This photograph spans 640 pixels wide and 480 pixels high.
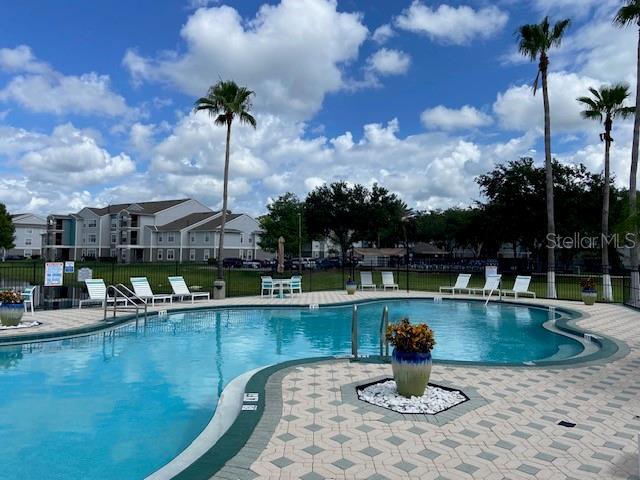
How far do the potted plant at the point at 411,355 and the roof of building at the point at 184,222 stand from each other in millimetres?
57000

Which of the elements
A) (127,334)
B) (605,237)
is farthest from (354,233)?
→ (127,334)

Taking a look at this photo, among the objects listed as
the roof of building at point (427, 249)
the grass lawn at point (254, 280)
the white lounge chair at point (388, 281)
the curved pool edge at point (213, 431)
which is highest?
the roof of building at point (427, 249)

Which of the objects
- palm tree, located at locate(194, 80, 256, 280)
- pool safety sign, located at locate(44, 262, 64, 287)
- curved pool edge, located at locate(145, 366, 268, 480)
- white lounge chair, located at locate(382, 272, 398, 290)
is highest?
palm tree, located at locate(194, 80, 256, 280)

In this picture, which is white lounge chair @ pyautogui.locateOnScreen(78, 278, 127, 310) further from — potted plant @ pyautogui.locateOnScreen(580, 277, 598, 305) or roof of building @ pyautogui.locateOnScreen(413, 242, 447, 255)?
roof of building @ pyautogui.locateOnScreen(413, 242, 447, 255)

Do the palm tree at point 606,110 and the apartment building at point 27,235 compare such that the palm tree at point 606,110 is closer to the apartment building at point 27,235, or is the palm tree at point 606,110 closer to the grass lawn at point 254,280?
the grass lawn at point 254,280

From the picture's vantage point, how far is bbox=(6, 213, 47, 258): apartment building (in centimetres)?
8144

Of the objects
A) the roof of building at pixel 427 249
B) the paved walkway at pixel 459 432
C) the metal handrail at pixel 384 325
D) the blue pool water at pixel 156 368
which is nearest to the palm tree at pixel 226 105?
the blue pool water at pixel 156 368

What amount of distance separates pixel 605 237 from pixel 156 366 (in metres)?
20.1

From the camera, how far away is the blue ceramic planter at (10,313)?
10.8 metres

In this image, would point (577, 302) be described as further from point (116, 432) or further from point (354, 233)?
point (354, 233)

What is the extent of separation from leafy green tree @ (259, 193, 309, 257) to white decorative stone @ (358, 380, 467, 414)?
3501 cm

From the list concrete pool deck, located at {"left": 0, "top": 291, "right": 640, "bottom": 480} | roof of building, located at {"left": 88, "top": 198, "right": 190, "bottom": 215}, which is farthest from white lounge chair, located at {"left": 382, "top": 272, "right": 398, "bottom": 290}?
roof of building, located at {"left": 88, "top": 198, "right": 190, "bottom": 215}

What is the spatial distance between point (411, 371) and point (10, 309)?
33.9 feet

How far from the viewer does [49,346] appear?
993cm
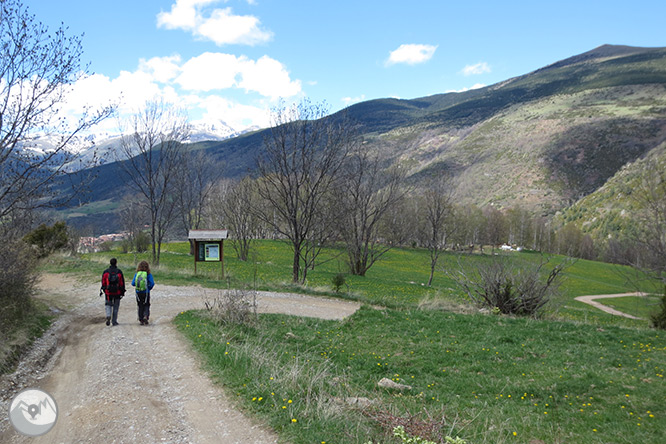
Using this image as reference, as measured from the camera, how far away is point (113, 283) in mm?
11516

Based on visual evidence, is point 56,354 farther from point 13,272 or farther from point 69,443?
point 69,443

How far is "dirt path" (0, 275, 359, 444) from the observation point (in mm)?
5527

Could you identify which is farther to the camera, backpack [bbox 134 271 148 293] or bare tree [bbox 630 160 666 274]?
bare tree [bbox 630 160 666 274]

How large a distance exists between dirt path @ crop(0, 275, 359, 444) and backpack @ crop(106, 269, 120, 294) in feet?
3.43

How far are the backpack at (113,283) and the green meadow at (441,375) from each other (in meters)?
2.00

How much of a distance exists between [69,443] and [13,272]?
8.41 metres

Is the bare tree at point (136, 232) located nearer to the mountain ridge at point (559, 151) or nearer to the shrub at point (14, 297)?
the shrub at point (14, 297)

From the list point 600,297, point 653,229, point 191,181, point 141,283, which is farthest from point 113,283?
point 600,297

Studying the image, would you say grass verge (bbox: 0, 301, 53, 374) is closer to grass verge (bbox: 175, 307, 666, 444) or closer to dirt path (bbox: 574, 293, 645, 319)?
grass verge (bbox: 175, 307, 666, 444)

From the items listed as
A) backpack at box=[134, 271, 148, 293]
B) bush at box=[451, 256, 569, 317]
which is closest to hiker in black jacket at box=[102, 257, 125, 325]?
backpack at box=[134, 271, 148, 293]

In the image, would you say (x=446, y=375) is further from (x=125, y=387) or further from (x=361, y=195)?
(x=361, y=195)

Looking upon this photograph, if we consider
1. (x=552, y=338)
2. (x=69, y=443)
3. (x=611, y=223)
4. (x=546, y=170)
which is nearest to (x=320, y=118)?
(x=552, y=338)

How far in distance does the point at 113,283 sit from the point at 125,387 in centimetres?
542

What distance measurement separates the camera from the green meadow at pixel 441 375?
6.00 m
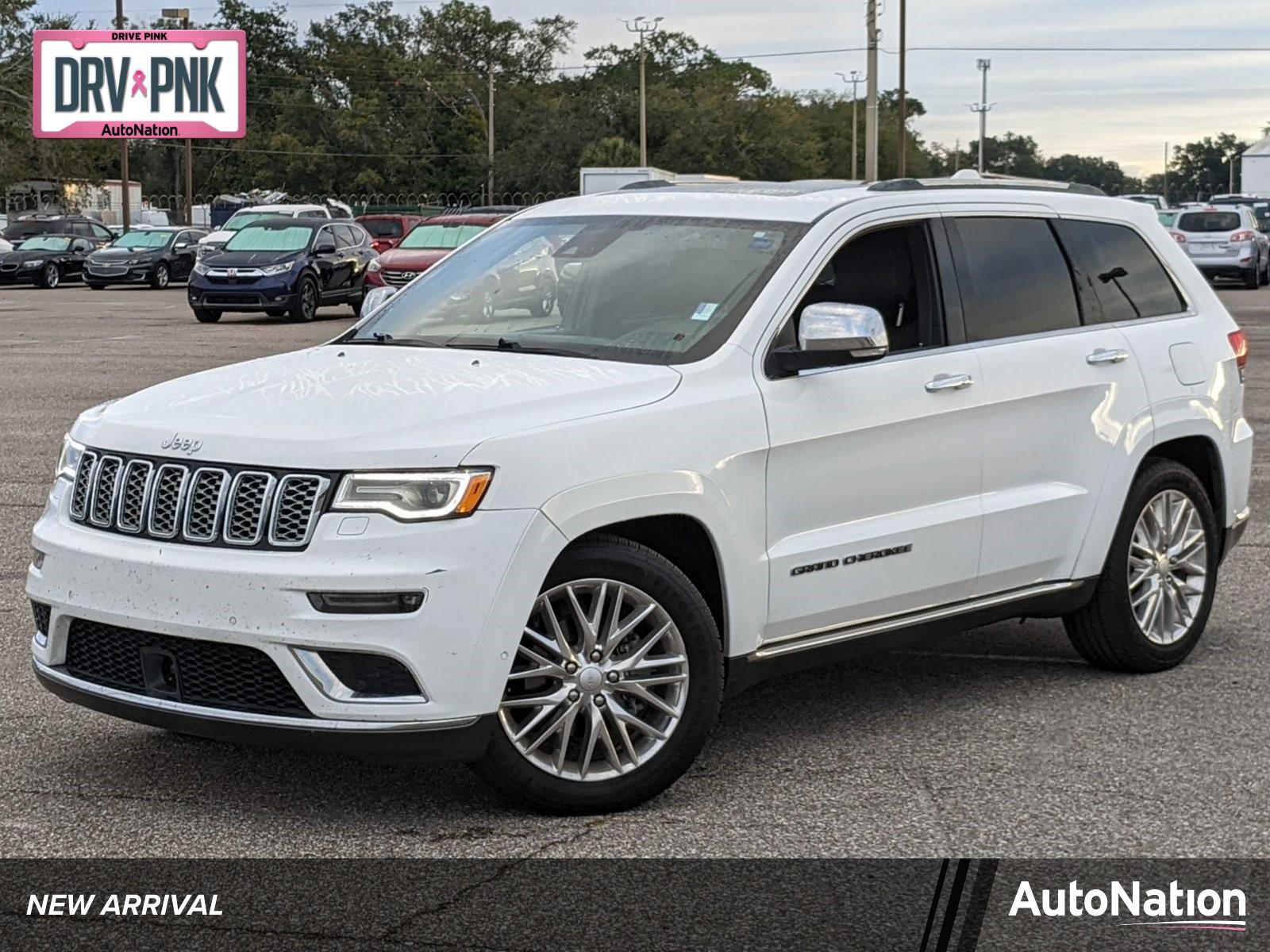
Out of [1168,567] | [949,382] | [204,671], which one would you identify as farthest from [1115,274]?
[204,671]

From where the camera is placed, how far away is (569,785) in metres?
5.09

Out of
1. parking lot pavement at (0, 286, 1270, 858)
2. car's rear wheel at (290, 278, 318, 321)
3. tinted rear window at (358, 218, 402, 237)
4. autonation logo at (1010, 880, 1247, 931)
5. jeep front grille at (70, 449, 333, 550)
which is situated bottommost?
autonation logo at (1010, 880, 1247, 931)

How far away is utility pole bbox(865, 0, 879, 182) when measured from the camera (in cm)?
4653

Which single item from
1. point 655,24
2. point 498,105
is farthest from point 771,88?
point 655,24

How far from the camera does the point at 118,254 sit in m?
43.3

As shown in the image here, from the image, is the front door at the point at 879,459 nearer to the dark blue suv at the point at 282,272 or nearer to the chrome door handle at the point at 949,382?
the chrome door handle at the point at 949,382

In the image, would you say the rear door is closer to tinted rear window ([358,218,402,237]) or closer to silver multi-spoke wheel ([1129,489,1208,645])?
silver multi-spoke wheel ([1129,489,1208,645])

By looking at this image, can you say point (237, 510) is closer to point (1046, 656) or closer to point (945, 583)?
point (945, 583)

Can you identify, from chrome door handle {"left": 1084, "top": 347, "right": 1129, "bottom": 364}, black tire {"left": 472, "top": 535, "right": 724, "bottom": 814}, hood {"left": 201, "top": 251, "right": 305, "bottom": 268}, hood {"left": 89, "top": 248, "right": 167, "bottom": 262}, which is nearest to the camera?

——

▸ WORK TO COMPLETE:
Copy out the records above in full, exactly as written, but not the pictures.

▸ TASK RESPONSE:
This photograph spans 640 pixels wide and 480 pixels high.
How far do the potted plant at the point at 411,355 and the roof of building at the point at 184,222 stand from each other in millimetres?
57000

Which of the elements
A) (127,334)
B) (605,237)
is farthest from (354,233)?
→ (127,334)

Taking a look at this photo, among the objects listed as
the roof of building at point (427, 249)
the grass lawn at point (254, 280)
the white lounge chair at point (388, 281)
the curved pool edge at point (213, 431)
which is highest?
the roof of building at point (427, 249)

Which of the objects
- palm tree, located at locate(194, 80, 256, 280)
- pool safety sign, located at locate(44, 262, 64, 287)
- curved pool edge, located at locate(145, 366, 268, 480)
- white lounge chair, located at locate(382, 272, 398, 290)
is highest?
palm tree, located at locate(194, 80, 256, 280)

In this picture, which is white lounge chair @ pyautogui.locateOnScreen(78, 278, 127, 310) further from — potted plant @ pyautogui.locateOnScreen(580, 277, 598, 305) or roof of building @ pyautogui.locateOnScreen(413, 242, 447, 255)?
roof of building @ pyautogui.locateOnScreen(413, 242, 447, 255)

Do the palm tree at point 606,110 and the apartment building at point 27,235 compare such that the palm tree at point 606,110 is closer to the apartment building at point 27,235, or is the palm tree at point 606,110 closer to the grass lawn at point 254,280?
the grass lawn at point 254,280

From the picture's vantage point, how far is bbox=(6, 213, 47, 258): apartment building (in centimetres)?
8144

Of the objects
A) the roof of building at pixel 427 249
B) the paved walkway at pixel 459 432
C) the metal handrail at pixel 384 325
D) the blue pool water at pixel 156 368
which is nearest to the palm tree at pixel 226 105?
the blue pool water at pixel 156 368

What amount of distance separates pixel 605 237 from pixel 156 366 (in metres)?
20.1

From the camera, how far away is the blue ceramic planter at (10,313)?
10.8 metres

In this image, would point (577, 302) be described as further from point (116, 432) or further from point (354, 233)?
point (354, 233)

What is the extent of separation from leafy green tree @ (259, 193, 309, 257) to white decorative stone @ (358, 380, 467, 414)?
3501 cm

From the list concrete pool deck, located at {"left": 0, "top": 291, "right": 640, "bottom": 480} | roof of building, located at {"left": 88, "top": 198, "right": 190, "bottom": 215}, which is farthest from white lounge chair, located at {"left": 382, "top": 272, "right": 398, "bottom": 290}?
roof of building, located at {"left": 88, "top": 198, "right": 190, "bottom": 215}

What is the spatial distance between point (411, 371) and point (10, 309)?
33.9 feet

How far from the viewer does [49,346] appear?
993cm
Using this image as reference, as measured from the camera, how far away is point (113, 283) in mm?
11516

Based on visual evidence, is point 56,354 farther from point 13,272 or farther from point 69,443?
point 69,443

How far is "dirt path" (0, 275, 359, 444) from the observation point (in mm)?
5527

Could you identify which is farther to the camera, backpack [bbox 134 271 148 293] or bare tree [bbox 630 160 666 274]?
bare tree [bbox 630 160 666 274]

How large a distance exists between dirt path @ crop(0, 275, 359, 444) and backpack @ crop(106, 269, 120, 294) in feet?
3.43

How far are the backpack at (113,283) and the green meadow at (441,375) from each other (in meters)?
2.00

How much of a distance exists between [69,443] and [13,272]?
8.41 metres

Is the bare tree at point (136, 232) located nearer to the mountain ridge at point (559, 151) or nearer to the shrub at point (14, 297)?
the shrub at point (14, 297)

From the list point 600,297, point 653,229, point 191,181, point 141,283, which is farthest from point 113,283?
point 600,297

Studying the image, would you say grass verge (bbox: 0, 301, 53, 374) is closer to grass verge (bbox: 175, 307, 666, 444) or closer to dirt path (bbox: 574, 293, 645, 319)?
grass verge (bbox: 175, 307, 666, 444)

From the items listed as
A) backpack at box=[134, 271, 148, 293]
B) bush at box=[451, 256, 569, 317]
which is closest to hiker in black jacket at box=[102, 257, 125, 325]?
backpack at box=[134, 271, 148, 293]

In the image, would you say (x=446, y=375) is further from (x=125, y=387) or further from (x=361, y=195)?
(x=361, y=195)

Looking upon this photograph, if we consider
1. (x=552, y=338)
2. (x=69, y=443)
3. (x=611, y=223)
4. (x=546, y=170)
which is nearest to (x=320, y=118)?
(x=552, y=338)

How far in distance does the point at 113,283 sit from the point at 125,387 in centimetres?
542

What distance measurement separates the camera from the green meadow at pixel 441 375?
6.00 m
Out of [1168,567] | [949,382] | [204,671], which one would you identify as farthest from [1115,274]?
[204,671]

From where the camera is placed, how far away is (569,785) in metres?
5.09

Out of
1. parking lot pavement at (0, 286, 1270, 858)
2. car's rear wheel at (290, 278, 318, 321)
3. tinted rear window at (358, 218, 402, 237)
4. autonation logo at (1010, 880, 1247, 931)
5. jeep front grille at (70, 449, 333, 550)
which is situated bottommost?
autonation logo at (1010, 880, 1247, 931)

How far away is utility pole bbox(865, 0, 879, 182) when measured from the camera (in cm)?
4653

Which single item from
1. point 655,24
2. point 498,105
is farthest from point 771,88?
point 655,24

How far from the camera does the point at 118,254 sit in m?
43.3

As shown in the image here, from the image, is the front door at the point at 879,459 nearer to the dark blue suv at the point at 282,272 or nearer to the chrome door handle at the point at 949,382?
the chrome door handle at the point at 949,382

In the image, would you say the rear door is closer to tinted rear window ([358,218,402,237]) or closer to silver multi-spoke wheel ([1129,489,1208,645])?
silver multi-spoke wheel ([1129,489,1208,645])

By looking at this image, can you say point (237, 510) is closer to point (1046, 656) or closer to point (945, 583)?
point (945, 583)

Can you identify, from chrome door handle {"left": 1084, "top": 347, "right": 1129, "bottom": 364}, black tire {"left": 472, "top": 535, "right": 724, "bottom": 814}, hood {"left": 201, "top": 251, "right": 305, "bottom": 268}, hood {"left": 89, "top": 248, "right": 167, "bottom": 262}, which is nearest to the camera?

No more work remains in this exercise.